I recently moderated two fantastic panels at the Billington Cybersecurity Continuous Diagnostics and Mitigation (CDM) Forum at the National Press Club. It was a unique opportunity for Federal and industry cyber leaders to come together to discuss securing our government’s IT networks from the cyber threat landscape.
There was a lot of learning that took place during the forum, but for me three critical points really stood out:
- A successful Cybersecurity program has to be operationally-relevant to an agency, and the CDM program is driving visible success in that area.
- Federal CISOs are finding their jobs evolve: they are being asked to look beyond compliance to providing cyber-related insights to executives for mission planning.
- State and local governments will find their innovative Cybersecurity efforts can be augmented through the CDM journey.
An Operationally-relevant Cybersecurity program
Cybersecurity isn’t a threat that can be solved by a program or tool, but it is an ongoing process to be managed. That’s the core of why the CDM program can be effective: it establishes a framework and process to manage the threats that degrade, disrupt, and destroy government service. As DHS’ John Streufert pointed out that:
- 75% of attacks use known vulnerabilities
- 90% of successful attacks require only the most basic techniques
- 96% of successful breaches can be avoided by simple or intermediate controls.

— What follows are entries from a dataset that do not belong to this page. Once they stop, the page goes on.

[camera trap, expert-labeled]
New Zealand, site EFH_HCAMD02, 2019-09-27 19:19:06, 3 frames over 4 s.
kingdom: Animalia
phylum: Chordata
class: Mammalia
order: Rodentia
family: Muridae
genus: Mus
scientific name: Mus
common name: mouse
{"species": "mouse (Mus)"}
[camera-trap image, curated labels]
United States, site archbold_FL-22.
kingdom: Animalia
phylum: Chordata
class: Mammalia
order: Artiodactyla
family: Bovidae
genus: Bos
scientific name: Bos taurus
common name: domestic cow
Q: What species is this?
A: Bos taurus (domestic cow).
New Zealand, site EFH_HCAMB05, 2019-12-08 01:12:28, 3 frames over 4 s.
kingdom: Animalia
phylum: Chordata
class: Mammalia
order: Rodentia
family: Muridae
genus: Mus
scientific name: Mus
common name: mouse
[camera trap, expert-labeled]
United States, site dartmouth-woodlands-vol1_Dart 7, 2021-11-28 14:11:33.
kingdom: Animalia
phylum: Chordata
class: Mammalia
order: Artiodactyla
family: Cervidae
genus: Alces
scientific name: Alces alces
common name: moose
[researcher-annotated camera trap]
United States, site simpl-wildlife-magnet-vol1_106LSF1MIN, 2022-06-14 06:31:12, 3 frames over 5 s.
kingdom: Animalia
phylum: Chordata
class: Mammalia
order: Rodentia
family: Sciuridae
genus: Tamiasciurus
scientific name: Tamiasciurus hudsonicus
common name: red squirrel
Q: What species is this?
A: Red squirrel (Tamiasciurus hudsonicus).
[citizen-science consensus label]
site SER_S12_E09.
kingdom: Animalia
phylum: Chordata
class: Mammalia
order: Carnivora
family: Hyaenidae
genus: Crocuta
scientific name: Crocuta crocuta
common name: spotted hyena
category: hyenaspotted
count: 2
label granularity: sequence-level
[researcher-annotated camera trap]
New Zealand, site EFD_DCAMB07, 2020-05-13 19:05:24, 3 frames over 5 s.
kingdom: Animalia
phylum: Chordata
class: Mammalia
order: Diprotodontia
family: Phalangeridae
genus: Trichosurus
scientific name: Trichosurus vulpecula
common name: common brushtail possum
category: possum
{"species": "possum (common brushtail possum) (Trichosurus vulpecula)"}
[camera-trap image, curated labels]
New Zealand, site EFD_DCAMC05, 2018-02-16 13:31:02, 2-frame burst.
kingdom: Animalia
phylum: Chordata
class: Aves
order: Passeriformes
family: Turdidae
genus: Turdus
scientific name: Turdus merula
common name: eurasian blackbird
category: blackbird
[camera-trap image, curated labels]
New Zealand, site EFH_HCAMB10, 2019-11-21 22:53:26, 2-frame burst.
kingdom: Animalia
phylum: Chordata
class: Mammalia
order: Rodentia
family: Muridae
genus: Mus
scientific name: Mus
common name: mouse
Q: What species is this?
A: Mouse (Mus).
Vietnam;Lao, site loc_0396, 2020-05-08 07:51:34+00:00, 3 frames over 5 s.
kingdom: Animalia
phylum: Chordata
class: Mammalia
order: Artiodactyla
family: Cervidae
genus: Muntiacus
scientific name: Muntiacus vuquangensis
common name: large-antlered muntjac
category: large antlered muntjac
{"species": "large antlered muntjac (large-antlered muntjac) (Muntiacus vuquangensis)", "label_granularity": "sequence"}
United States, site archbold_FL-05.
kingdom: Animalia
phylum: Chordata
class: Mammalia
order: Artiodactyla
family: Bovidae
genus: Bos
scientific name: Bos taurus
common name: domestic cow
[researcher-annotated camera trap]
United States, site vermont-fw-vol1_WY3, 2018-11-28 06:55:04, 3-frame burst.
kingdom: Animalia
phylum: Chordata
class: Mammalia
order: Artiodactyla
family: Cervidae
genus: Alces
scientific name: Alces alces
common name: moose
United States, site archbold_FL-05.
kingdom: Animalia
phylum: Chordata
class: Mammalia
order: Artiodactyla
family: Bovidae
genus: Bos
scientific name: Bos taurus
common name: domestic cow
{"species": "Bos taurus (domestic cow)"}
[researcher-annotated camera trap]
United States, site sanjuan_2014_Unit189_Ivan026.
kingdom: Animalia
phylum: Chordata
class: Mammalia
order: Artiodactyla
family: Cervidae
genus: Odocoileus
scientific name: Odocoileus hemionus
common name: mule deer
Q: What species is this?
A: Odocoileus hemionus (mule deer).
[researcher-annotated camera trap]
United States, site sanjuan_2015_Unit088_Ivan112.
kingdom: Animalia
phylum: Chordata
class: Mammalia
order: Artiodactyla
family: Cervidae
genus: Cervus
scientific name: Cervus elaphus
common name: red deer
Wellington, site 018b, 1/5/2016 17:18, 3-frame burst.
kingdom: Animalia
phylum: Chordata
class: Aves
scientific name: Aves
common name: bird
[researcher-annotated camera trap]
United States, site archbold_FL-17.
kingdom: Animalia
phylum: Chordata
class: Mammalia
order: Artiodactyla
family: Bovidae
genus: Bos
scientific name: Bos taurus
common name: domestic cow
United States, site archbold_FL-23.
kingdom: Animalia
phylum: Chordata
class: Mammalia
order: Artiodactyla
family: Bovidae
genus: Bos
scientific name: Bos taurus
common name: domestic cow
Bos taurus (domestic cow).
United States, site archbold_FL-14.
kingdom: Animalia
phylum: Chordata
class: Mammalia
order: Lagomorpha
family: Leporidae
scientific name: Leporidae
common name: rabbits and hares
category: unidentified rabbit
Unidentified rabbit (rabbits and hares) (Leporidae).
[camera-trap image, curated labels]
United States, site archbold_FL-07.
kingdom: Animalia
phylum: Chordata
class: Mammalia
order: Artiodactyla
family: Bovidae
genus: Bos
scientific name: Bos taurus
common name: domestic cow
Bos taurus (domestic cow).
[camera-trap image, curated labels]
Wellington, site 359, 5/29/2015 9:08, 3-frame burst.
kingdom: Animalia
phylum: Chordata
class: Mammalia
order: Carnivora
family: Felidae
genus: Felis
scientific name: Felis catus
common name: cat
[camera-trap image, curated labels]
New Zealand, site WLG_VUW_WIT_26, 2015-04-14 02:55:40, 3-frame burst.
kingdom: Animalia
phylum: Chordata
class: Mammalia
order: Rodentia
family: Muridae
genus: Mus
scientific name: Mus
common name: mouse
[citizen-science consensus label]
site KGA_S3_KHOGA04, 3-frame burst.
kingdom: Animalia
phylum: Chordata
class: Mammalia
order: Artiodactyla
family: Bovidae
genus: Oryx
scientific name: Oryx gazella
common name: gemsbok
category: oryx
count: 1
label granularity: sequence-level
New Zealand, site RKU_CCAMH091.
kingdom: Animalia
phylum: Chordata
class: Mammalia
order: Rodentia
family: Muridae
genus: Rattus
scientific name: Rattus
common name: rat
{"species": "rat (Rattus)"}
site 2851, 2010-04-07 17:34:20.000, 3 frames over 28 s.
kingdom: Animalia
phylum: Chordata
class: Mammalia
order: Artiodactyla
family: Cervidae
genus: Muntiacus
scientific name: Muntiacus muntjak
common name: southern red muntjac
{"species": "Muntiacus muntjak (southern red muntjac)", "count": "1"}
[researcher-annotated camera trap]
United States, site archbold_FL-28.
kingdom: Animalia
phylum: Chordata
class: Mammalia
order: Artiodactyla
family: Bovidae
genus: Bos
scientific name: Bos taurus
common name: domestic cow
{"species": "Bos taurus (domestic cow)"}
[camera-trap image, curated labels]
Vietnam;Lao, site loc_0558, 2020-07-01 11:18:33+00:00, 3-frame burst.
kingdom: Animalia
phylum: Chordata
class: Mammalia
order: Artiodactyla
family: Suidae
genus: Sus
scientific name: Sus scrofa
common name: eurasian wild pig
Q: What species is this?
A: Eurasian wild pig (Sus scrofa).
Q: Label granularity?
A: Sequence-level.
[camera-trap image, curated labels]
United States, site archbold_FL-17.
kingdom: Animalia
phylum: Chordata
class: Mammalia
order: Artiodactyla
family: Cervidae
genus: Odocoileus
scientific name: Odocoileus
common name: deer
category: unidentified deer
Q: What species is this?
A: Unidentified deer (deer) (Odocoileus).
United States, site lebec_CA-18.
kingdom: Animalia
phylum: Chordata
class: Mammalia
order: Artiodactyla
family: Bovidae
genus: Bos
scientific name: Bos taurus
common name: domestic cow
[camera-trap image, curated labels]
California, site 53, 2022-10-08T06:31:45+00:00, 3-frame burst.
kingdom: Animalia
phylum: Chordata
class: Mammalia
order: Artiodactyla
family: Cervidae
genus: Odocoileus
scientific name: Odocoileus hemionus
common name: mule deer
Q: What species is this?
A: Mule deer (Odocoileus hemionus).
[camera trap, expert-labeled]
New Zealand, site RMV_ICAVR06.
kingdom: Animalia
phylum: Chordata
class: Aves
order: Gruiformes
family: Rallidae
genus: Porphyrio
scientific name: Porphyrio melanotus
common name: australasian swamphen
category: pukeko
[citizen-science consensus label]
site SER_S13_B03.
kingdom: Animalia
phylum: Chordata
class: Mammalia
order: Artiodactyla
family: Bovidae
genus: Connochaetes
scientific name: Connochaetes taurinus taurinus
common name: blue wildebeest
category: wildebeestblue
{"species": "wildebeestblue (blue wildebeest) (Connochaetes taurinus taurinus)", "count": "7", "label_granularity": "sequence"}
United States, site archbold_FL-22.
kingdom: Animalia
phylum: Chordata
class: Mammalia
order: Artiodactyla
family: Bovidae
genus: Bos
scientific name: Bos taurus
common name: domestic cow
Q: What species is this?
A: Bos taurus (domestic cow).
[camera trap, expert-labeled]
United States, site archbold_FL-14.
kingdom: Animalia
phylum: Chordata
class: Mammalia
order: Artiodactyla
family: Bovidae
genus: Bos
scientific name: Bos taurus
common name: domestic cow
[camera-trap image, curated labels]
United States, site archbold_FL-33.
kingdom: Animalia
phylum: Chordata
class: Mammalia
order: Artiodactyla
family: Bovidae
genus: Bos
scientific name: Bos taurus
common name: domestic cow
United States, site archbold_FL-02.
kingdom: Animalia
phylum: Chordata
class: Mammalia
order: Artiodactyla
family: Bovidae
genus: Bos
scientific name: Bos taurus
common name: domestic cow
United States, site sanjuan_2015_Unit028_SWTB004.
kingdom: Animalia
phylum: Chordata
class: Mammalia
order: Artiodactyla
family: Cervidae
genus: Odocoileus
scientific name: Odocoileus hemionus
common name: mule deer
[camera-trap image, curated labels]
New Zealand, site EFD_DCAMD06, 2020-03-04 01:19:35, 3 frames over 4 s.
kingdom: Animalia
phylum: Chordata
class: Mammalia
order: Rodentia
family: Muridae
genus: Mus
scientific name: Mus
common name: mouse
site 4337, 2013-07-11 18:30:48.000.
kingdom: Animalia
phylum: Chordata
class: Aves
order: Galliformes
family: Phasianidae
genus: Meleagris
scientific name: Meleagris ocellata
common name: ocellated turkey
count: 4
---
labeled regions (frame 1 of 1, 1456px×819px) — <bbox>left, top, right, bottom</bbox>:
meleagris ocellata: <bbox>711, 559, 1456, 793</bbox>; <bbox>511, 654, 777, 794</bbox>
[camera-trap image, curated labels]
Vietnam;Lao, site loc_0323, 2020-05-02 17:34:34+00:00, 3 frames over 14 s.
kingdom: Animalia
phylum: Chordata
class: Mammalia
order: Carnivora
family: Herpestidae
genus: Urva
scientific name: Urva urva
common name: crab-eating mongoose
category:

Therefore, a well-executed CDM program can substantially reduce risk to an agency. At the forum, we discussed some of the tactical best practices to reap the benefits of CDM. Implementation was a key area. As agencies implement the program, they should regularly measure the effectiveness of that program to those critical objectives. Agencies need to identify and define the successful characteristics for a successful Cybersecurity program.
Obviously, a CDM implementation is not a silver bullet or a time defined process – rather I describe it as a purposeful journey to secure mission-critical infrastructure in the face of the cyber threats civilian government faces.
The Cyber Landscape Brings New Roles and Job Descriptions to Federal CISOs.
As much as the tools of Cybersecurity are important – the human aspect, particularly as it relates to the role of the CISO that is critical to an agency’s cyber efforts. Establishing a robust Cybersecurity program goes beyond obtaining and using the related CDM technology tools. Successful implementations require new processes and new roles for Information Security resources.
It was very informative to hear Melinda Rogers, Rod Turk, Joe Albaugh, the CISOs for the Departments of Justice, Commerce and Transportation, and Jonathan Trull, the CISO for the State of Colorado discuss how adopting new human capital models has been a critical component of their effort.
They all stressed that Cyber events don’t only raise security considerations – they drive mission impact plans. They have all shown, through their distinguished and successful tenures, that CISOs need to change the level of engagement they have with their agency’s leadership.
Their experiences show a new imperative for CISOs: elevating their role beyond technical conversations on compliance, to active efforts to protect systems. An agency’s Cybersecurity team needs to provide actionable information to agency executives, not checklists, or outputs of scans and other data. CISOs are increasingly being asked to develop ideas, plans, and frameworks that translate their agency executive’s goals into Cybersecurity practices.
CDM for State and Local Governments.
DHS’ CDM program will also help State and local jurisdictions enhance their cyber defenses by facilitating effective and operationally relevant Cybersecurity deployments. DHS is exploring methods to bring an affordable security program at the state and local government level such as an e-commerce portal for a cyber-marketplace. DHS’ efforts support existing cyber best-practices state government are deploying, such as partnerships with the private sector, engaging with the expertise of the National Guard, and developing regional security-hubs to serve distributed jurisdictions.
In short – the Billington Cybersecurity CDM forum articulated the benefits and goals participating agencies can expect from a CDM implementation as well as tactical insight into the procurement process. For example, GSA’s Jim Piché gave actionable insights into the ordering process and GSA’s CDM Ordering Guide. Importantly, it was a very interactive forum, and that helped Federal IT leaders get a good feel for the roles, responsibilities, and operational strategy that accompany the CDM process.